● **Tasks**:
1. Shorten the paragraph that begins "Lincoln, perhaps the most significant person" in the piece on how history remembers ordinary people, keeping its main facts.
2. Pick up the piece on how history remembers ordinary people after its last sentence and carry it on.

● **Document extract**:
++++++++++++++++++++
I think most people would say - perhaps not you, but most people - would say, "Adolf Hitler."
Of course, it was the last full year in the life of Sophie Scholl. But if we think of Germany in 1942, almost no one will see her, a young woman of moral courage that few of us can even imagine. She was guillotined.
Over nearly 20 years here, I have changed my signature line multiple times, but I suspect that the one there now, which may have lasted the longest, the quote from Abraham Lincoln, which I have taken completely out of context, best summarizes how I feel about our times. It reads in part...
We... ...will be remembered in spite of ourselves. No personal significance, or insignificance, can spare one or another of us.
Lincoln, perhaps the most significant person of his time, at least in the judgement of history, saw his personal responsibility to carry the weight of history not just for himself, but also for the "insignificant." He was concerned that the insignificant would be remembered poorly if he, and the other powerful politicians of his time, failed. He felt responsibility.
Who feels responsibility on the national stage now?
In the future, it is unlikely that anyone will know that you personally did noble things - and I'm not denying that they were noble - but still, in history what you did will not be noticed, except possibly in some obscure Ph.D. thesis in some history department somewhere on "the resistance." People who did what you did will still be painted with the broader brush of our times.
++++++++++++++++++++
● **Data section**:
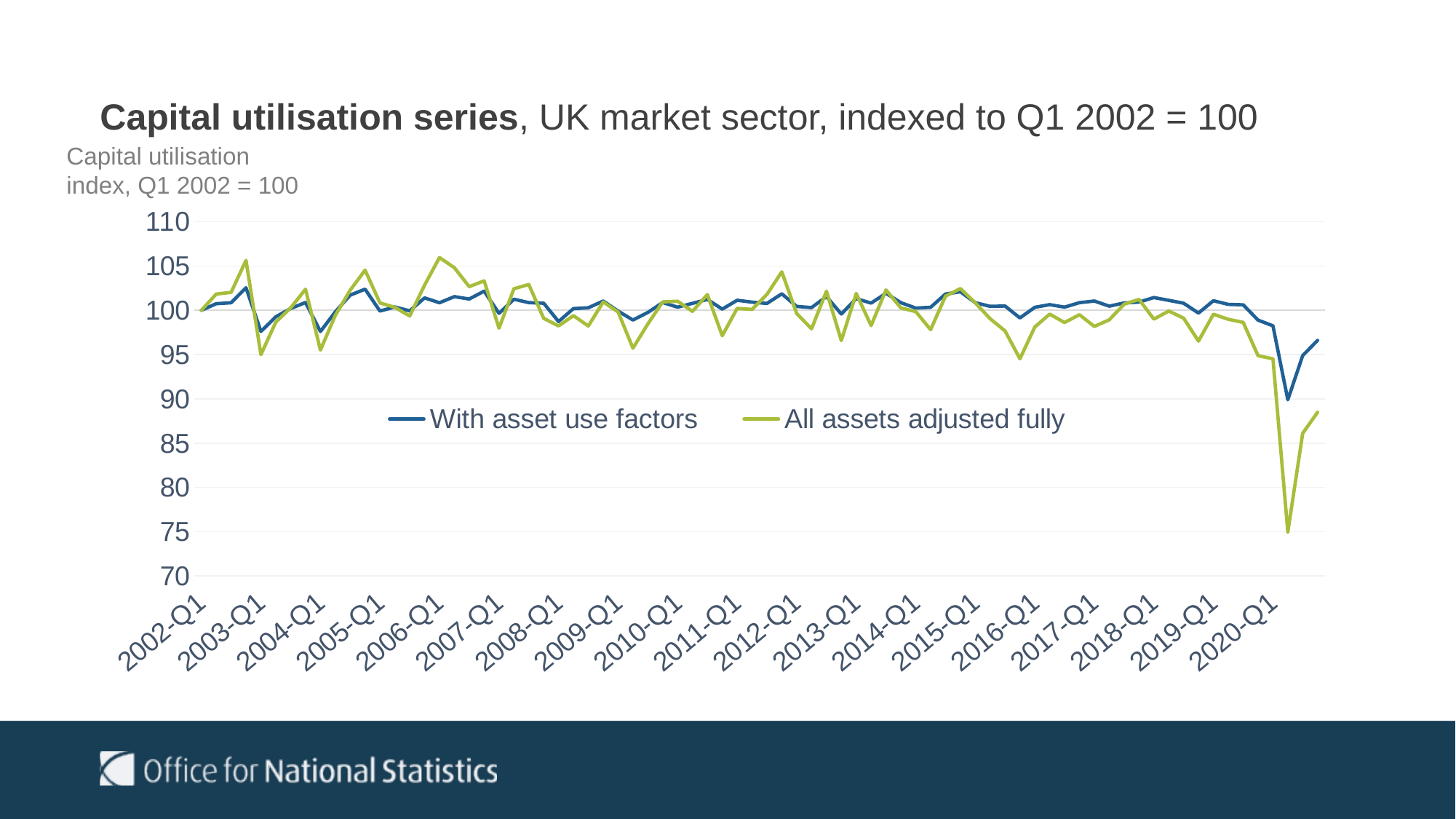
Is the highest value of the 'All assets adjusted fully' series greater or less than 100? greater Do both series rise or fall sharply at the end of the period, after 2020-Q1? Fall What are the two series named in the legend? With asset use factors; All assets adjusted fully What kind of chart is shown on the slide? Line chart What is the title of the chart? Capital utilisation series, UK market sector, indexed to Q1 2002 = 100 Is the lowest value of the 'With asset use factors' series, reached in 2020, greater or less than 95? less Is the lowest value of the 'All assets adjusted fully' series, reached in 2020, greater or less than 80? less How many year labels are shown on the x axis? 19 What is the value of both series at 2002-Q1, the base period of the index? 100 How many series does the legend list? 2 Which series falls to a lower value in 2020, 'With asset use factors' or 'All assets adjusted fully'? All assets adjusted fully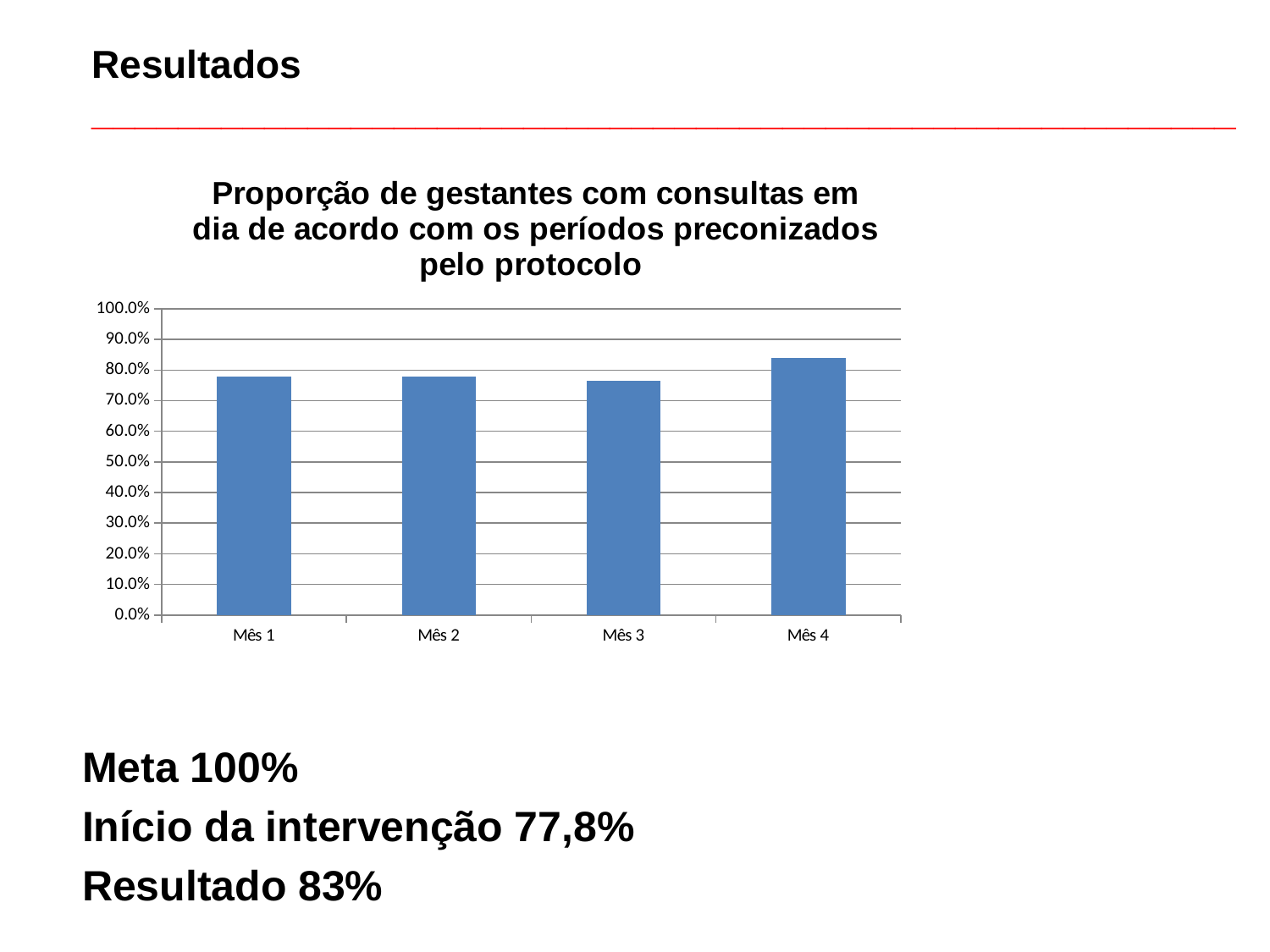
What is the title of the chart? Proporção de gestantes com consultas em dia de acordo com os períodos preconizados pelo protocolo Which is larger, the value for Mês 4 or the value for Mês 3? Mês 4 Is the value for Mês 2 greater or less than 90.0%? less Which month has the highest proportion? Mês 4 Is the value for Mês 1 greater or less than 80.0%? less Do any of the bars reach the 100.0% line at the top of the axis? No Which is larger, the value for Mês 1 or the value for Mês 4? Mês 4 What is the highest tick value shown on the y axis? 100.0% What kind of chart is shown on the slide? bar chart How many months (categories) are plotted on the x axis? 4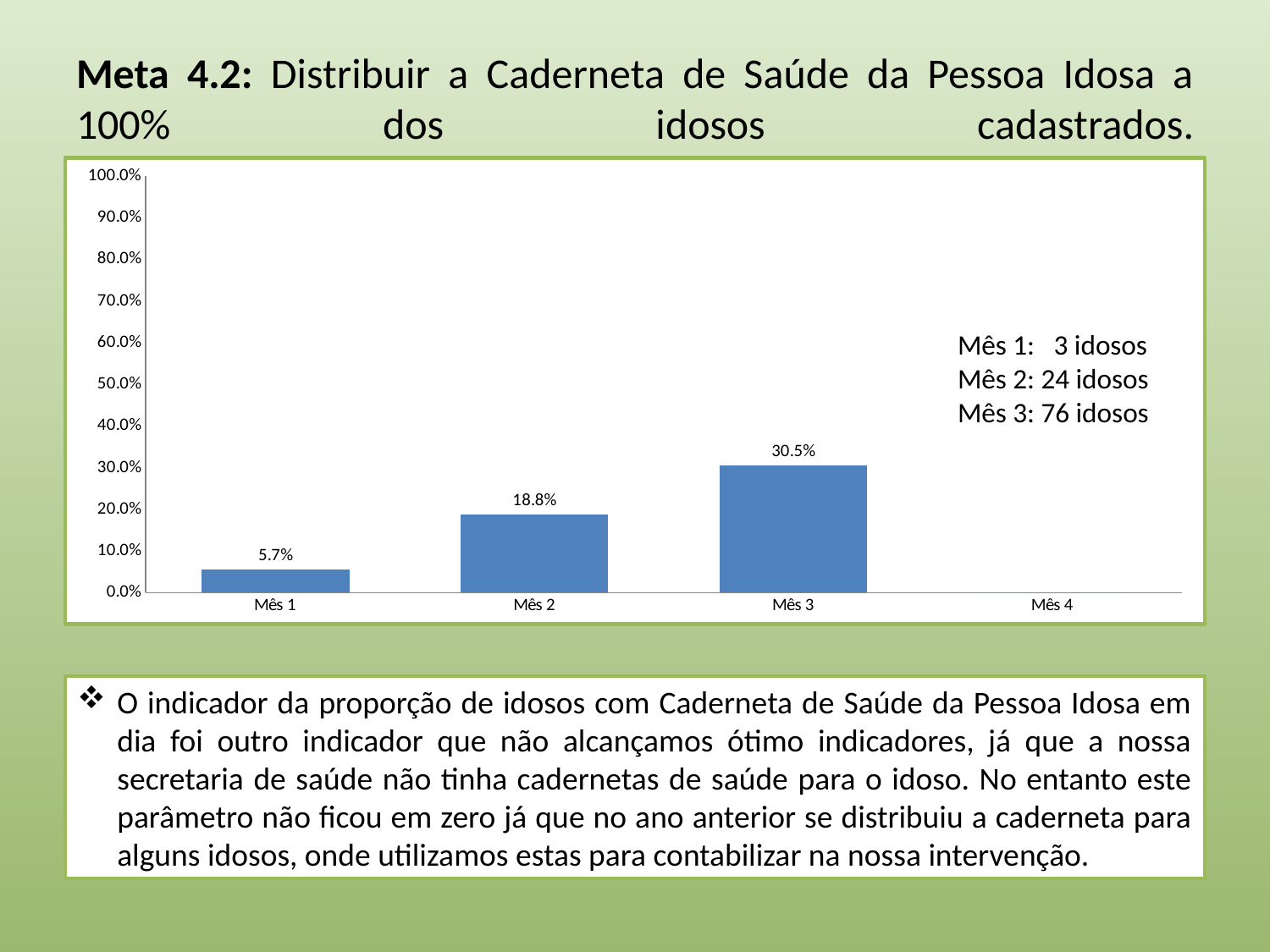
What is the difference between the values for Mês 2 and Mês 1? 13.1% What is the difference between the values for Mês 3 and Mês 2? 11.7% Do the values rise or fall from Mês 1 to Mês 3? rise What is the value for Mês 2? 18.8% What is the value for Mês 3? 30.5% Which month has the highest value? Mês 3 How many month categories are shown on the x axis? 4 Among the months with a bar shown, which has the lowest value? Mês 1 Which is larger, the value for Mês 2 or the value for Mês 1? Mês 2 What kind of chart is shown on the slide? bar chart Is the value for Mês 3 greater or less than 40.0%? less What is the value for Mês 1? 5.7%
++++++++++++++++++++
● **Exercise results**:
1. Lincoln, perhaps the most significant person of his time in history's judgement, felt responsible for carrying the weight of history for himself and for the "insignificant." He worried they would be remembered poorly if he and the other powerful politicians of his day failed.

2.
This buffoon in the White House may have successfully destroyed all that our country represents, and history will surely ask, how did this happen? How did a great nation commit suicide? If they examine the demographics of voters, what will they see? The Millennials on whom so many people of our generation heave supercilious contempt, or will they be looking at us, collectively?
People elected by us fought two brutal wars so we could have oil to drive our cars to Walmart. Now, led by support from baby boomers, we have Trump.
What can we take credit for? I really had to think about that. Maybe we can take credit - if due - for launching the information age - although, to be perfectly clear, it is also the (instantaneous) disinformation age.
Now, I have personally benefited professionally from the free flow of information, and so have many other scientists. However, as Shakespeare had it, "The good will be interred with our bones." The evil we've done will live after us.
You know, when we were kids, they started showing that (then) groundbreaking sci fi movie Forbidden Planet on television. Perhaps you've seen it; perhaps not.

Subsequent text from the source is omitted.